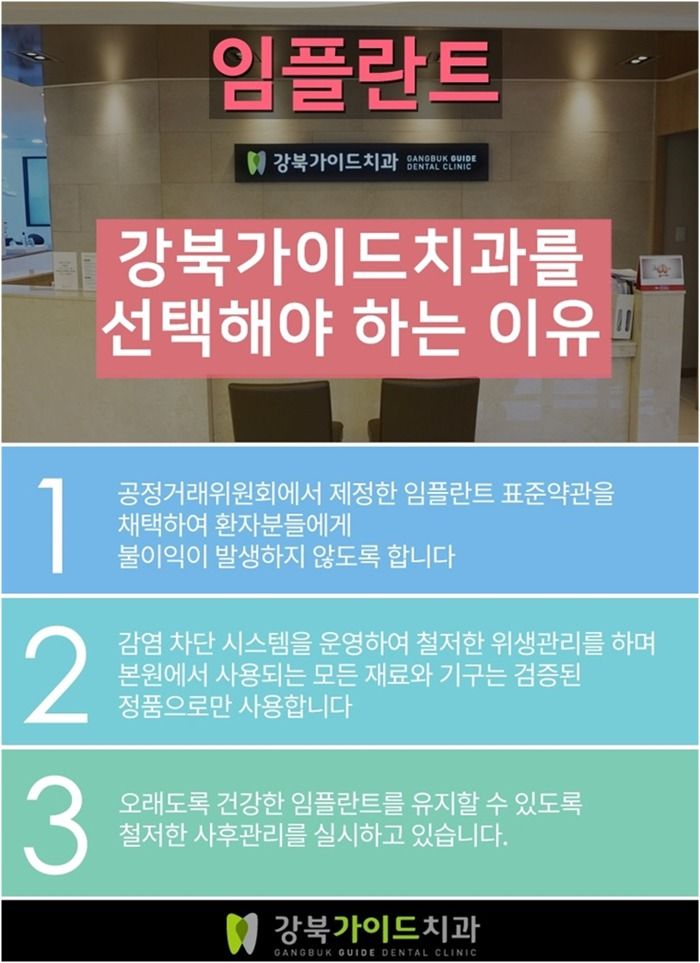 임플란트

강북가이드치과 GANGBUK GUIDE DENTAL CLINIC

강북가이드치과를 선택해야 하는 이유

1
공정거래위원회에서 제정한 임플란트 표준약관을 채택하여 환자분들에게 불이익이 발생하지 않도록 합니다

2
감염 차단 시스템을 운영하여 철저한 위생관리를 하며 본원에서 사용되는 모든 재료와 기구는 검증된 정품으로만 사용합니다

3
오래도록 건강한 임플란트를 유지할 수 있도록 철저한 사후관리를 실시하고 있습니다.

강북가이드치과
GANGBUK GUIDE DENTAL CLINIC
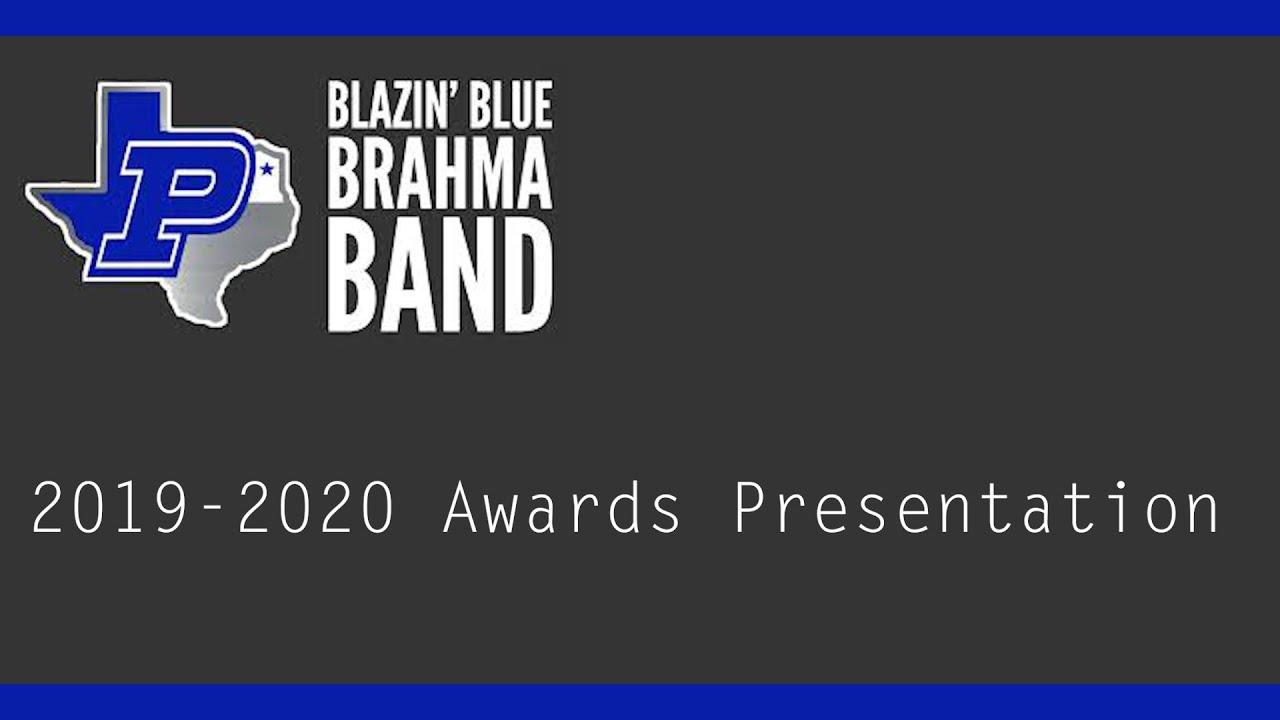 P

BLAZIN' BLUE
BRAHMA
BAND

2019-2020 Awards Presentation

——————

Of the lines above, show those in which "GUIDE" appears.

강북가이드치과 GANGBUK GUIDE DENTAL CLINIC
GANGBUK GUIDE DENTAL CLINIC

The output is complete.